_Page excerpt_

Recently, our family dropped off our ten-year-old son at sleepaway camp for a week. On the way home, we stopped to walk along a nearby river. In the grass alongside the river dam was a bird’s nest lying on the ground, containing a few newly hatched eggs. These birds, having left the place where they developed and grew, had flown away. I stared down at the eggs and thought about our son.
The symbolism was quite direct.
When we left him at camp, though excited, he appeared anxious and a little tearful as I drew back from our goodbye hug. Having grown up an unusually adventurous kid, he’s typically bursting with enthusiasm for new activities, so I was taken aback to witness his reservations at the camp drop-off. We had chosen a camp he had visited before on a school trip, and he even had a couple of classmates sleeping in the same bunkhouse that week. His unexpected reaction reminded me that as children grow, they are always changing, sometimes responding differently to new challenges or situations. Harry Stack Sullivan, an American Neo-Freudian psychiatrist and psychoanalyst, believed that different stages in the course of child development corresponded to different ways of interacting with others. He attributed this to an individual’s self-identity being built up over the years through their perception of how they are regarded by others, mainly significant people in their environments. Likewise, I’ve observed while raising my children that their reactions to circumstances are not as static or predictable as adults.

_Material shown_
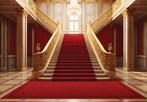 Gouden trap met rode loper 3D behang, Fotobehang4you, Huis en Inrichting, Verzenden, Minder dan 10 m², Trap, hal, villa, luxe trap, entree, halbehang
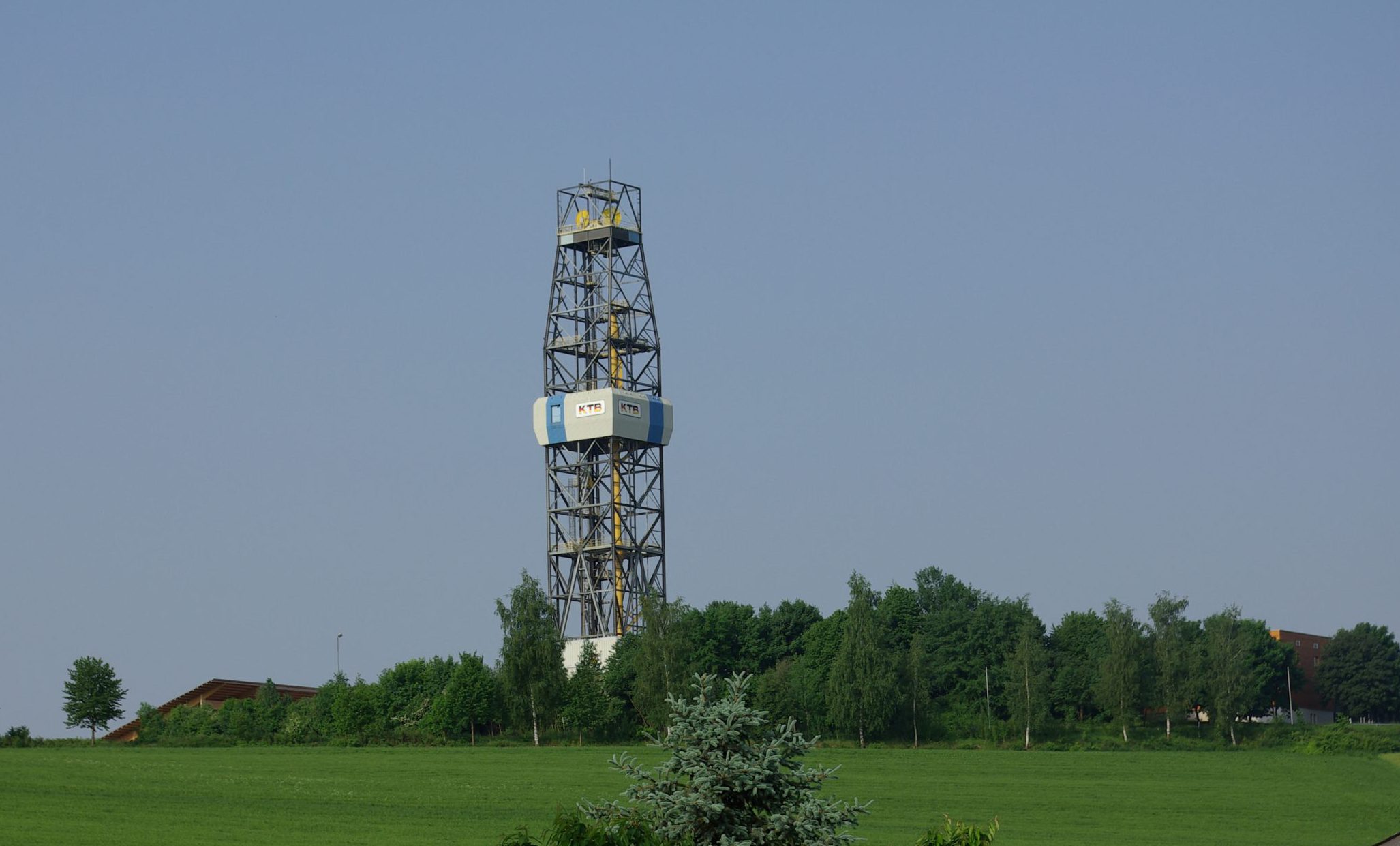 Der KTB-Bohrturm im Mai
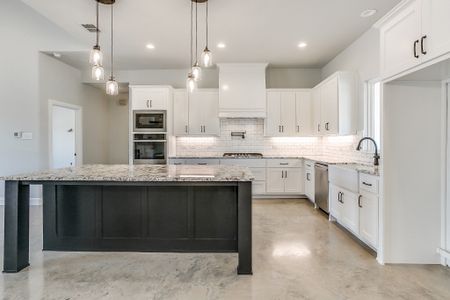 New construction Single-Family house 200 Sarra Ln, Poolville, TX 76487 plan Abrams - image 14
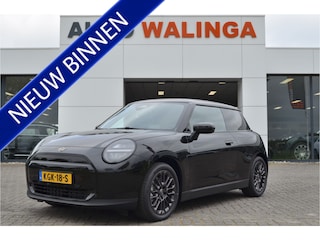 Mini Cooper E Blackyard 40.7 kWh NIEUWE AUTO! Stoelverwarmig | Camera | Carplay | Head Up Display | 17 " U-Spoke grey velgen! Nieuwprijs €32.990,-!!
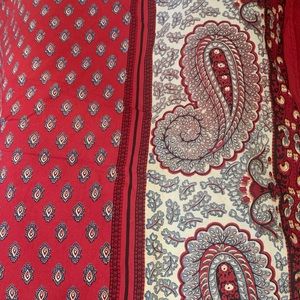 GORGEOUS WILLIAMS SONOMA 100% COTTON  TABLECLOTH RED/BLUE PAISLEY 70 X 108 NWOT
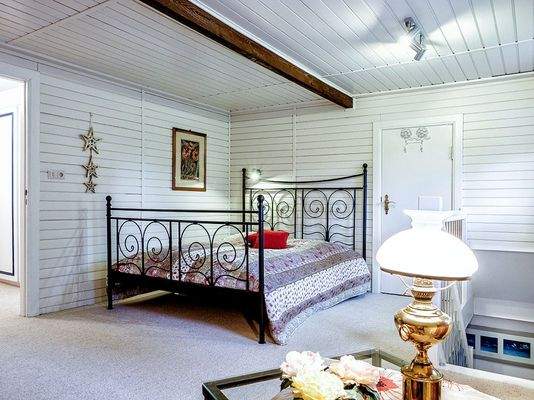 Schlafzimmer I im OG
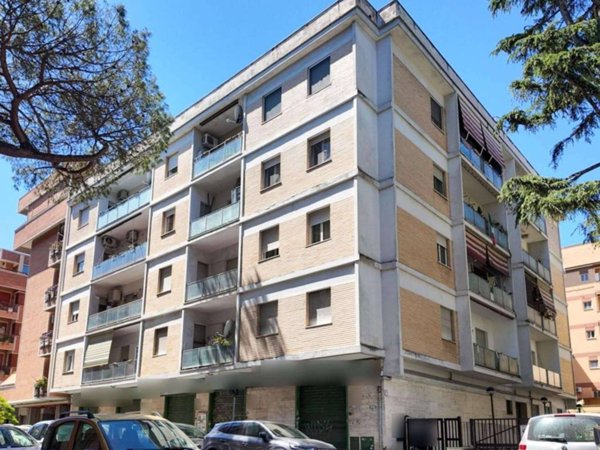 appartamento in vendita a Roma in zona Ostia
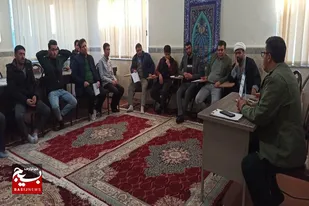 برگزاری جلسه آموزشی سواد رسانه در شهر دمق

_What you need to do_
Please continue the piece about dropping a son off at sleepaway camp, starting right after its final sentence and leaving the entries aside.

_Task output_
Images of the camp drop-off kept coming to my mind throughout the week. The first time he departed for camp, I wrote him a letter, a child version of the physics theory quantum entanglement. This phenomenon describes how two subatomic particles, once linked, maintain a relationship even when separated, and a change induced in one can occur simultaneously in the other, even if the particles are far apart. Of course, the letter contained a more simplified version of this theory, where I reminded him that if he’s lonely and thinks of us, we will also think of him since we’re his parents and he is a part of us. Like the first camp experience, when he arrived home this more recent time, he was very glad to be reconnected with us, but he was also glowing from the novel experience of being away and having his own adventures in the world as a separate particle. He had a wonderful time.
I think back to my own childhood, where some of the most thrilling and memorable experiences were those I had separate from my parents. By later elementary school, my sister and I were regularly riding our bikes around our neighborhood together without adult supervision. My mother had taken a part-time job, and we walked home the two blocks after school and let ourselves in with a key my sister kept on a string in her bookbag. The time I was growing up in the suburban 1980s was surely different from the current state of our community, but sometimes I ask myself, how different was it really? Is the difference in community safety proportional to the reduction in childhood independence today? Exploring these questions, I was surprised (but partially validated) to find a Children’s Commissioner report from 2018 that cites the area outside the home in which children are allowed to range unsupervised has shrunk by 90% since the 1970s!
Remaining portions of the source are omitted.